Inspired By Real Events … Or Actually Not? Author Huma Qureshi On Turning Fact Into Fiction - The Gloss Magazine

Inspired By Real Events … Or Actually Not? Author Huma Qureshi On Turning Fact Into Fiction

Edel Coffey discusses the boundaries between fact and fiction with author Huma Qureshi …

As a memoirist, writing coach and former journalist, Huma Qureshi knows every inch of the border that demarcates fact and fiction. In her debut novel, Playing Games, she sets this issue at the heart of her story and asks, is it ever okay to take someone’s story and turn it into fiction?

Mira and Hana are sisters in their 30s who are still coming to terms with the effects of the death of their mother years before. Mira is a struggling playwright, working in a coffee shop and sharing a flat with an obnoxious flatmate. She is desperate to finish a play so she can enter a writing competition and kickstart her playwriting career.

Hana is the pragmatic older sister, a successful lawyer with a beautiful house and a husband. She is impatient to start a family but her husband Samir is not so sure. When Mira overhears an argument between Samir and Hana at their house one night, she starts writing a story which eventually becomes her entry for the playwriting competition.

Qureshi got the idea for the novel when, after publishing her collection of short stories, Things We Do Not Tell The People We Love, several writer friends assumed they were based on her own life.

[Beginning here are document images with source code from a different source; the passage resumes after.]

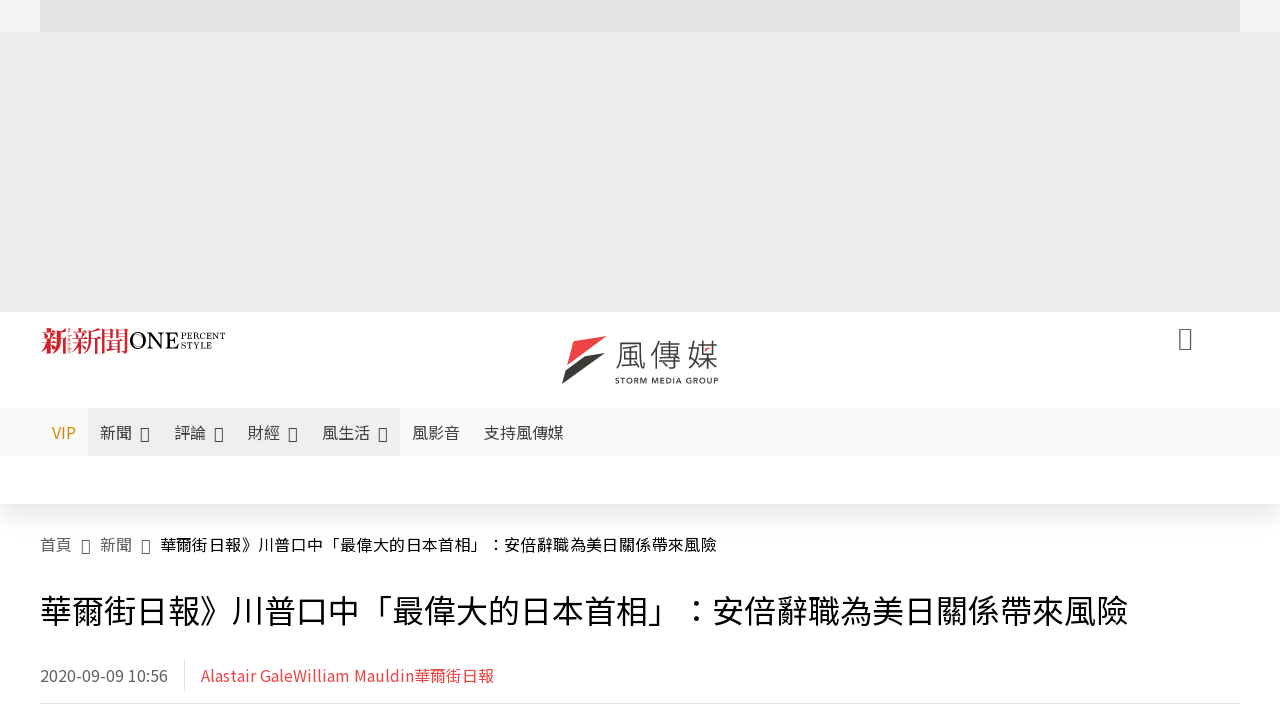

--- FILE ---
content_type: text/html; charset=UTF-8
request_url: https://auto-load-balancer.likr.tw/api/get_client_ip.php
body_size: -135
content:
"18.191.238.77"

--- FILE ---
content_type: application/javascript; charset=utf-8
request_url: https://fundingchoicesmessages.google.com/f/AGSKWxWq58n0cWsKyRNDmU6kxmUr3aNshULcZ4cPbf39UlqJyhgZ5Rgn7aErQqQJb8BRSB6YPyU0wFCm7ITPFig1bOhEyseKyoTBgZwhSq7BiJ_z-OvmCA_n6OTmLSNv3wQHik1HRPc9KRDMIoaZ_hy1jSoYDxl--rzOwuqHC_4mT7Q8yPsCKzHTr7w9_h2i/_/ad-unit-/lbl_ad./468-60_-720x120-/googleads-
body_size: -1288
content:
window['229a07b2-30a7-4c6c-bb48-caa42fc711d7'] = true;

“A lot of those stories are quite dark,” she laughs, “and explore secrets in intimate relationships.” One of those stories, about a girl who tries to poison her mother with berry jam, won the Harper’s Bazaar Short Story Prize in 2020. “It surprised me, the number of writers who asked me if that was based on life. My relationship with my mum is fine and my memoir (How We Met) does reveal my relationship between my mum and I. Yes there are difficult times but did I want to poison her with jam? Not necessarily,” she laughs. “Even further down the line, when I wrote a story about a married couple, a lovely Irish friend of mine asked, ‘is everything okay with you and Richard?’ I was like, ‘guys, this is just a dark side that I wanted to explore. I’m fine’.”

That line between what writers take from life and what ends up in fiction is becoming more and more contested and what writers are and are not allowed to write about in fiction has become a flashpoint.

“Yesterday I posted on Instagram about sisters. Because I said I don’t actually have sisters, someone said ‘you shouldn’t write about sisters if you don’t have them’. I don’t know if they were being ironic because they then deleted the comment but I think they were joking.”

Qureshi has also experienced expectations of what she should write about from readers who would like her to write only about her South Asian heritage in her fiction. “People with a similar cultural background or family origin to me will get cross that I have characters who drink and have boyfriends and mess up and it’s like, I’m not writing a good girl’s guide! That’s not a story! I just want to write a really good book about complicated feelings and emotion, it’s not a question of making a point on culture or religion. I’m not writing a moralistic novel, I’m writing a story about two sisters who hate each other but love each other. I wanted to write a book like any other literary fiction mainstream author would do and not be defined by the fact that I have a name that references a certain heritage.”

While the book really is emotions-led and focuses on the characters’ respective hopes and dreams, and romantic lives and friendships, the real heart of the book is the relationship between the two sisters Hana and Mira.

“I’m fascinated by intimate relationships and how they play out, how they pull out the worst and the best of us at times. I’m really fascinated by close women relationships – mothers, daughters, sisters and friends.”

Qureshi tracks the sisters’ different ways of dealing with the loss of their mother and how their grief informs their lives and relationship with each other. “It was interesting and curious to show how grief does evolve and it doesn’t necessarily lessen but it does evolve. I lost my father when I was 23 and I know there are children who lose their parents much younger but I felt like a child at 23. I didn’t know a single person my age who had lost a parent so it was very bewildering. I remember what it was like to not be in control of my feelings. They would spill out sometimes. You don’t know what to do with [your grief], you don’t know how to behave – no one has taught you what to do with all that feeling.”

‘Playing Games’ by Huma Qureshi is published by Sceptre.